HMASP - Hospital Militar de Área de São Paulo — Prova 2021
Sobre a infecção do trato urinário na mulher, assinale a alternativa correta: I- A bacteriúria assintomática na mulher em geral deve ser sempre tratada. II- A E. coli é a principal responsável em mais da metade dos casos de ITU no menacme. III- Os principais fatores desencadeantes envolvem, em primeiro lugar, o estresse, e em segundo, o tipo de alimentação da mulher.
E. coli é o principal agente etiológico da ITU em mulheres no menacme.

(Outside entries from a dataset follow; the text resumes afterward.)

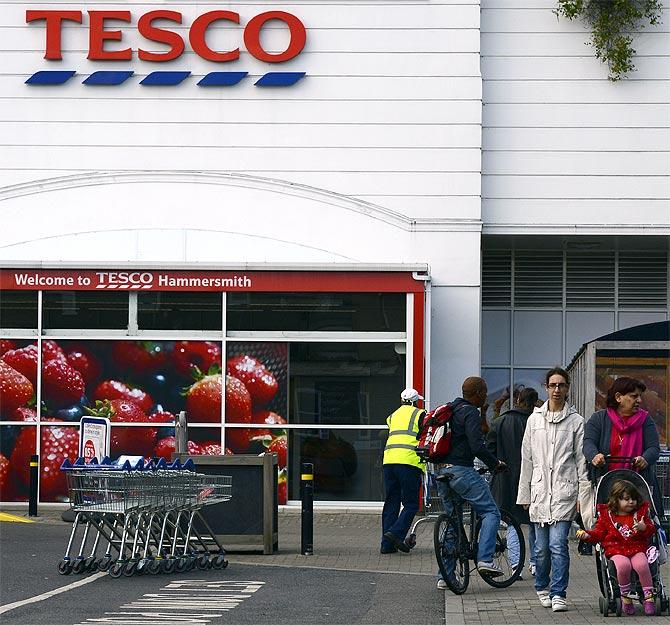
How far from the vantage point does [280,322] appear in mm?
20312

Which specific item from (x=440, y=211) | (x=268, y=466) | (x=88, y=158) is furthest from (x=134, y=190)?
(x=268, y=466)

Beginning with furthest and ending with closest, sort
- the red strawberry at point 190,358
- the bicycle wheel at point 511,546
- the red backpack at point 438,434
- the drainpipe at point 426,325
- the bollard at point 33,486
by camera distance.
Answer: the red strawberry at point 190,358
the drainpipe at point 426,325
the bollard at point 33,486
the bicycle wheel at point 511,546
the red backpack at point 438,434

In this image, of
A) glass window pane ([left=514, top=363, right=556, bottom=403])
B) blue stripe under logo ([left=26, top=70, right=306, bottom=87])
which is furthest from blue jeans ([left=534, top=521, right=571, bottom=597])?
glass window pane ([left=514, top=363, right=556, bottom=403])

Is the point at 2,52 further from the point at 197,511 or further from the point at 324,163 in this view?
the point at 197,511

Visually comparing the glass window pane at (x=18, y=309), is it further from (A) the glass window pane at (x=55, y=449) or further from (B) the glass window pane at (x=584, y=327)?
(B) the glass window pane at (x=584, y=327)

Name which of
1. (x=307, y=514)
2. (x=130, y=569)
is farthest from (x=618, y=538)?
(x=307, y=514)

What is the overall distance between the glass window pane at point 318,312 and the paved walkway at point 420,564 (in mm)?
2646

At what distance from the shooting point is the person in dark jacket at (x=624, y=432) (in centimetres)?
1027

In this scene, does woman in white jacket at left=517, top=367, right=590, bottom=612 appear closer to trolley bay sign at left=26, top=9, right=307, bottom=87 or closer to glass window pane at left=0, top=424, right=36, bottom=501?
glass window pane at left=0, top=424, right=36, bottom=501

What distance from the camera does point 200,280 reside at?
2020cm

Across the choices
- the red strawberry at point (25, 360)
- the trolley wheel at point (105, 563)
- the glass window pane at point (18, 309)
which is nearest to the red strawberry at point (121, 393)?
the red strawberry at point (25, 360)

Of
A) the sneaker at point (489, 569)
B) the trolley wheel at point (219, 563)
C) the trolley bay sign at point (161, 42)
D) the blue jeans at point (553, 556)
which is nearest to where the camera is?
the blue jeans at point (553, 556)

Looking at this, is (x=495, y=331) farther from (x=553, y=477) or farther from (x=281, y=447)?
(x=553, y=477)

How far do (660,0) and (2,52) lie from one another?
10.3m
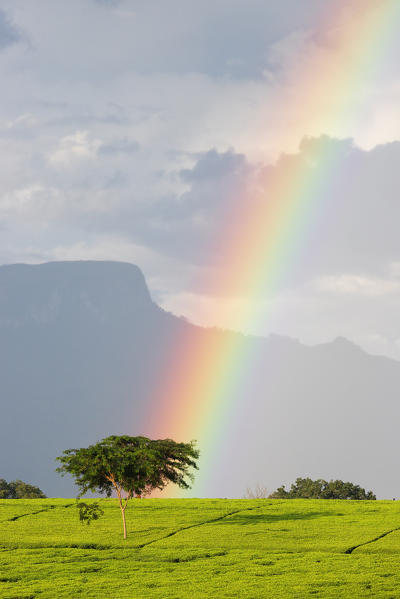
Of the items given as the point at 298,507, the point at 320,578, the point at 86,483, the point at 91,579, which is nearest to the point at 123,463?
the point at 86,483

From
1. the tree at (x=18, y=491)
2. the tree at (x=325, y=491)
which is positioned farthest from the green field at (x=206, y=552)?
the tree at (x=18, y=491)

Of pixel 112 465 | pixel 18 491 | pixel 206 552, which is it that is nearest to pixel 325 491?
pixel 18 491

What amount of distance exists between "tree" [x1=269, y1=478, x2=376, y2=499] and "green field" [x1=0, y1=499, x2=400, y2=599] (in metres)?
39.8

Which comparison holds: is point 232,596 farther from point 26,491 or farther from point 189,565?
point 26,491

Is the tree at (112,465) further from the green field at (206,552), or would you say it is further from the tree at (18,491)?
→ the tree at (18,491)

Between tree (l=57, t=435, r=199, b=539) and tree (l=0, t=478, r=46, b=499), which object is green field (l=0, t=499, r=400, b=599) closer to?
tree (l=57, t=435, r=199, b=539)

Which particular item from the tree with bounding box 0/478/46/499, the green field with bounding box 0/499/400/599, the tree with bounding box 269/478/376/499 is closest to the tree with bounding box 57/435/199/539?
the green field with bounding box 0/499/400/599

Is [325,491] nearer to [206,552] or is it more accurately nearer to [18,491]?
[18,491]

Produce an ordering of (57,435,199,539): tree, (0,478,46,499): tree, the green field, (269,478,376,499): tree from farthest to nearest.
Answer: (0,478,46,499): tree
(269,478,376,499): tree
(57,435,199,539): tree
the green field

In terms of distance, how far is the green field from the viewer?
32250mm

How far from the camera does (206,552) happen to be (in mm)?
40344

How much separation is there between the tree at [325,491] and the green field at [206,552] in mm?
39836

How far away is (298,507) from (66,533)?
20880 mm

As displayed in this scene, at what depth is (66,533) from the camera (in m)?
49.5
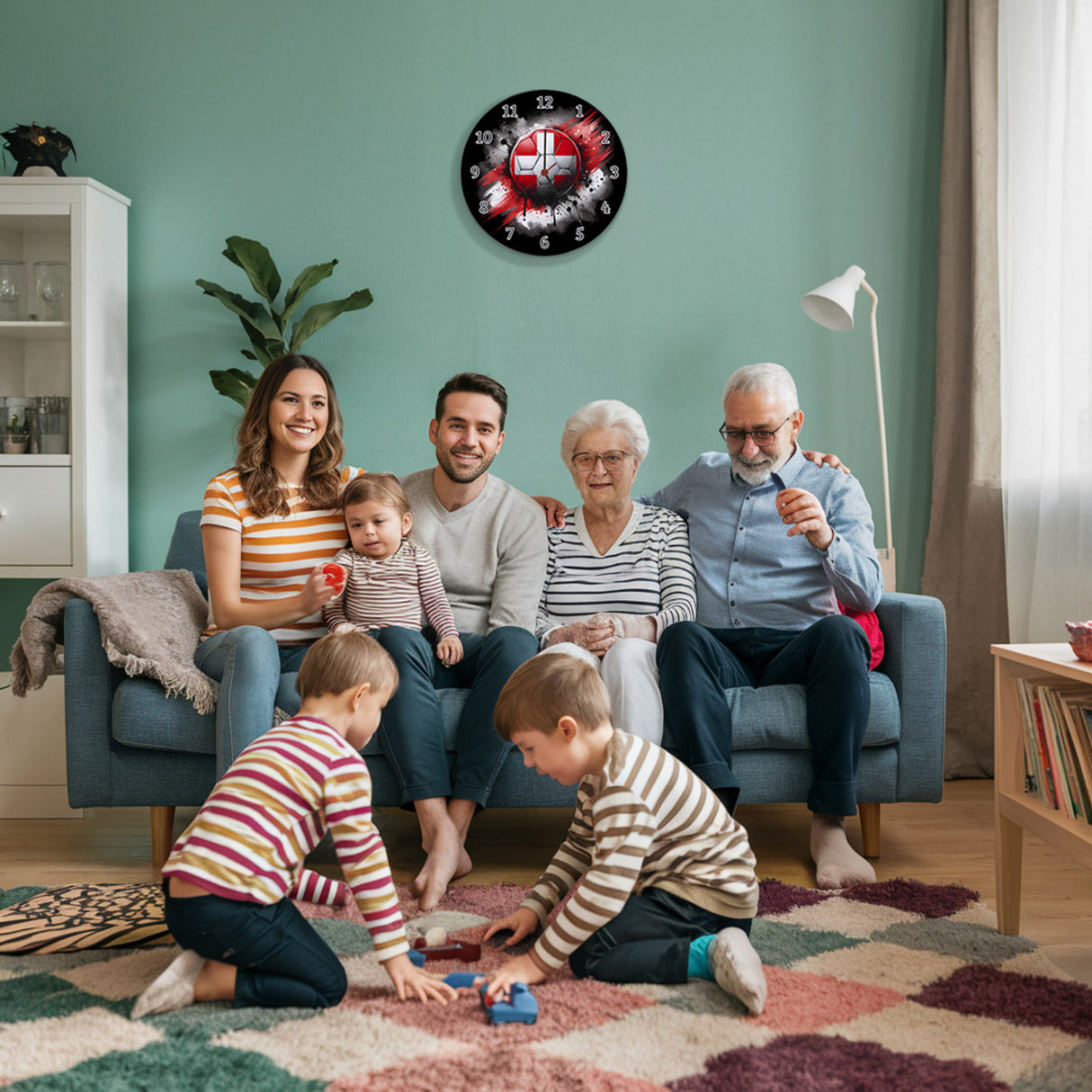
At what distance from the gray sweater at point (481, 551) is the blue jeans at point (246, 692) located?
1.58 ft

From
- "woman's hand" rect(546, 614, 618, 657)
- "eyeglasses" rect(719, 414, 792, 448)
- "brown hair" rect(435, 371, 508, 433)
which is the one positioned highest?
"brown hair" rect(435, 371, 508, 433)

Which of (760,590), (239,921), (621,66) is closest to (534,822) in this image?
(760,590)

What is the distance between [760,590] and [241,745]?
1.20 meters

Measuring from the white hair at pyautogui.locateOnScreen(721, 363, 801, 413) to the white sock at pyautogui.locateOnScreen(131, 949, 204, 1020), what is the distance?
1652 mm

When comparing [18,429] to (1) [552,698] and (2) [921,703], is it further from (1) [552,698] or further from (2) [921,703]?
(2) [921,703]

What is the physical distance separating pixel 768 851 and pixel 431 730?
0.83 m

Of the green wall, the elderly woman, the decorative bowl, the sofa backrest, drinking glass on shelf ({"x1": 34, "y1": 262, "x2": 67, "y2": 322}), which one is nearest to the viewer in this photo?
the decorative bowl

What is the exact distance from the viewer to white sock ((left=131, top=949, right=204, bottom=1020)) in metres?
1.41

A Escherichia coli é responsável por mais da metade dos casos de ITU em mulheres em idade fértil (menacme). A bacteriúria assintomática geralmente não requer tratamento, exceto em gestantes ou antes de procedimentos urológicos invasivos.
A Infecção do Trato Urinário (ITU) é uma das infecções bacterianas mais comuns em mulheres, com alta prevalência ao longo da vida. A anatomia feminina, com uretra mais curta e proximidade com o ânus, facilita a ascensão de bactérias. A ITU pode se manifestar como cistite (infecção da bexiga) ou pielonefrite (infecção renal), sendo a primeira mais frequente e geralmente menos grave. A fisiopatologia da ITU envolve a colonização da uretra por bactérias entéricas, principalmente Escherichia coli, que ascende até a bexiga. No menacme (idade fértil), a E. coli é responsável por mais de 80% dos casos de ITU. Fatores como atividade sexual, uso de diafragma com espermicida e história prévia de ITU aumentam o risco. O diagnóstico é clínico, com confirmação por urocultura. O tratamento da ITU depende da sua localização e gravidade. Para cistite não complicada, antibióticos de curta duração são eficazes. A bacteriúria assintomática, definida pela presença de bactérias na urina sem sintomas, geralmente não requer tratamento em mulheres não gestantes, para evitar resistência antimicrobiana. As exceções são gestantes e pacientes submetidas a procedimentos urológicos invasivos, onde o tratamento é mandatório.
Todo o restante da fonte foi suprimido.